On appelle Tibet l’aire asiatique habitée par le peuple des Tibétains. La plupart des tibétains vivent dans la province
actuelle du Xizang, aussi appelée… province autonome du Tibet (quand le Tibet était indépendant, cette région se nommait province de l'Ü-Tsang ; ci-contre, une carte du Tibet historique [ =
indépendant]). Plus de 6 millions de Tibétains vivent au Tibet. Il faut ajouter qu’environ 150 000 Tibétains ont fui le Tibet et vivent actuellement en exil, principalement en Inde. La capitale
historique du Tibet est Lhassa.
Les Tibétains sont majoritairement bouddhistes. Le Dalaï-Lama est reconnu par les
Tibétains comme le plus haut chef spirituel du Tibet et il est devenu le chef temporel du gouvernement du Tibet depuis le XVIIe siècle jusqu'à la première moitié du XXe
siècle, puis chef du gouvernement tibétain en exil encore à ce jour. La lignée des panchen-lamas est une lignée de réincarnation importante dans l'histoire du Tibet. Le panchen-lama est en effet
le deuxième plus haut chef spirituel du bouddhisme tibétain. Les photos du Dalaï-Lama sont interdites, mais pas celles de l’actuel Panchen Lama, qui a été élu par la Chine et qui est de culture
chinoise.
En 1913, le 13e Dalaï Lama proclame l’indépendance du Tibet.
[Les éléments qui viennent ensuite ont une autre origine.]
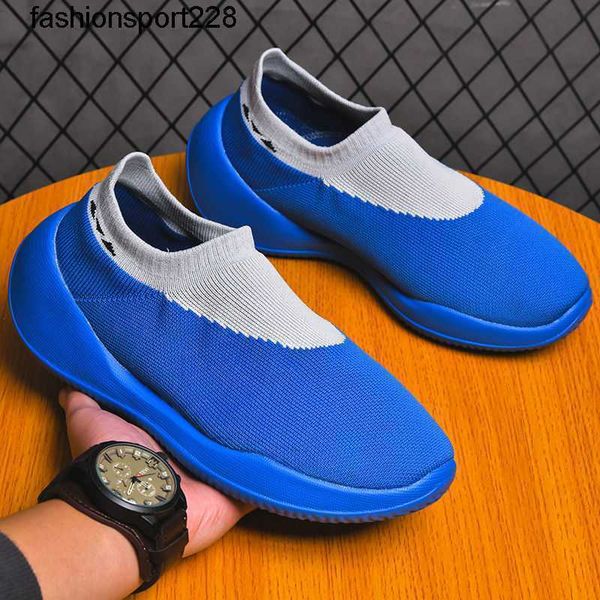 designer sneakers running shoes new summer breathable flying weaving sports leisure men fashion shoes, Black
designer sneakers running shoes new summer breathable flying weaving sports leisure men fashion shoes, Black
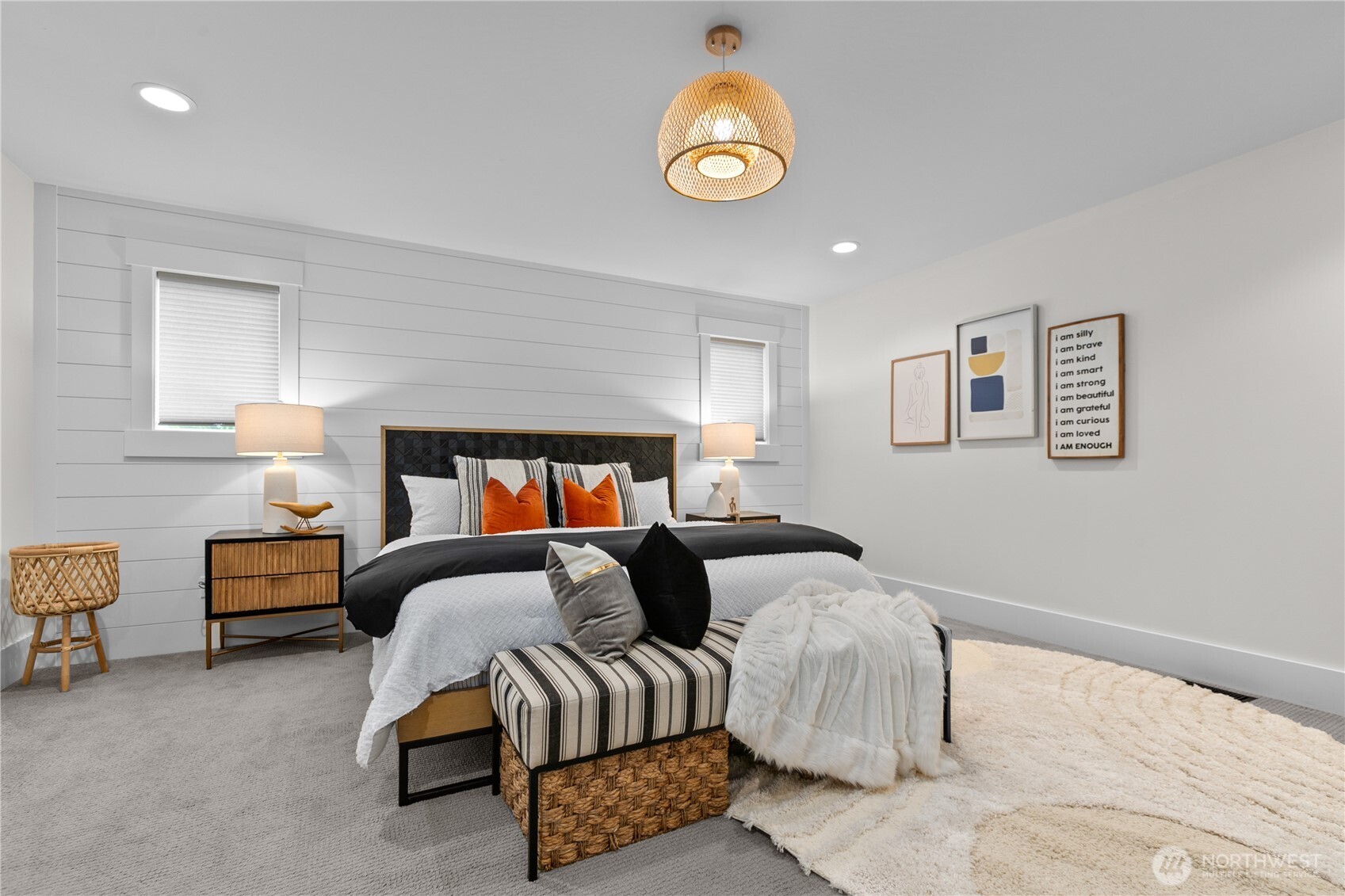 Explore the Property at 11511 115th Avenue NE, Kirkland, WA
En mars 2008, des manifestations de Tibétains contre le pouvoir dégénèrent à Lhassa, rappelant les graves émeutes et
manifestations de 1989. Elles surviennent quelques mois avant les Jeux Olympiques d’été 2008. Ces manifestations ont été inaugurées par des moines bouddhistes et ont pris de l’ampleur depuis le
10 mars 2008, date du 48e anniversaire du soulèvement du peuple tibétain de 1959 contre la mainmise de Pékin. Les autorités chinoises ont répondu en déployant la Police armée
populaire. Le troisième jour des mouvements de protestation, et en fermant les monastères. Le Tibet et les zones tibétaines voisines ont été fermés à la presse ; des journalistes, aussi bien
étrangers que de Hong Kong, en ont été expulsés. De son côté, le général Yang Deping a affirmé que les troupes de l’Armée populaire de libération n’interviendraient pas.